The study by Ferrari et al (2003) is interesting because it contradicts the previously canonical knowledge that mirror neurons only respond to object-oriented actions, i.e., miming a grasping action yields no response, nor does the object itself. Only when an object is grasped does the neuron respond (Rizzolatti & Craighero, 2004). Ferrari et al identified a group of mirror neurons in the macaque monkey’s area F5 which responded to mouth movements. The bulk of these “mouth” neurons responded to eating-related actions, but a small group responded to communicative mouth movements, such as the lip portrusion pictured above. While you could argue that eating by necessity is an object-oriented action, the communicative movements are not so easily put into this framework.

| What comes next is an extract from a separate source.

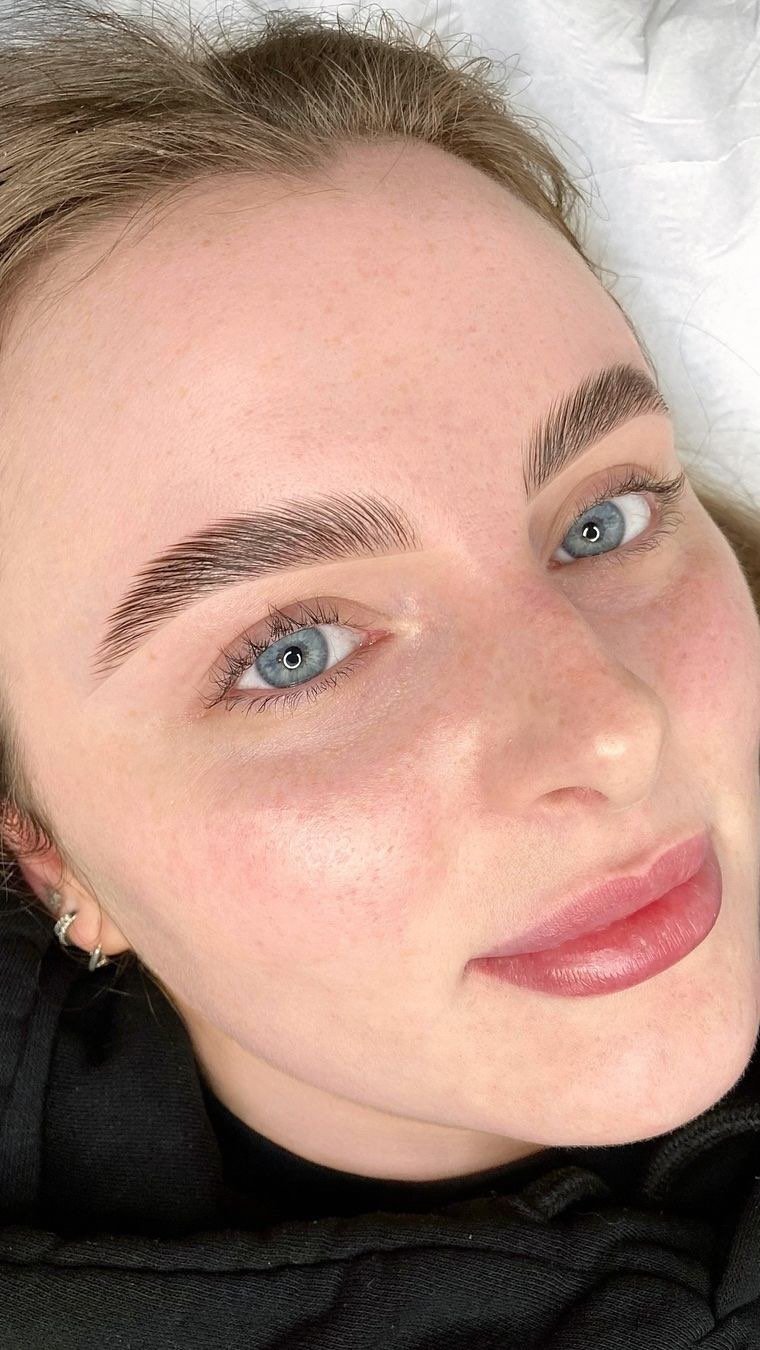 a woman with blue eyes and eyebrows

The implication for what I’m working with right now is that mirror neurons may play a role in detecting facial expressions in humans. There is considerable evidence that faces and in particular facial expressions are perceived quite differently from other stimuli. Mirror neurons may play some part in explaining these differences.

References

Ferrari, P.F., Gallese, V., Rizzolatti, G., & Fogassi, L. (2003). Mirror Neurons Responding to the Observation of Ingestive and Communicative Mouth Actions in the Monkey Ventral Premotor Cortex. European Journal of Neuroscience, 17, 1703-1714.

Rizzolatti, G., & Craighero, L. (2004). The Mirror-Neuron System. Annual Review of Neuroscience, 27, 169-192.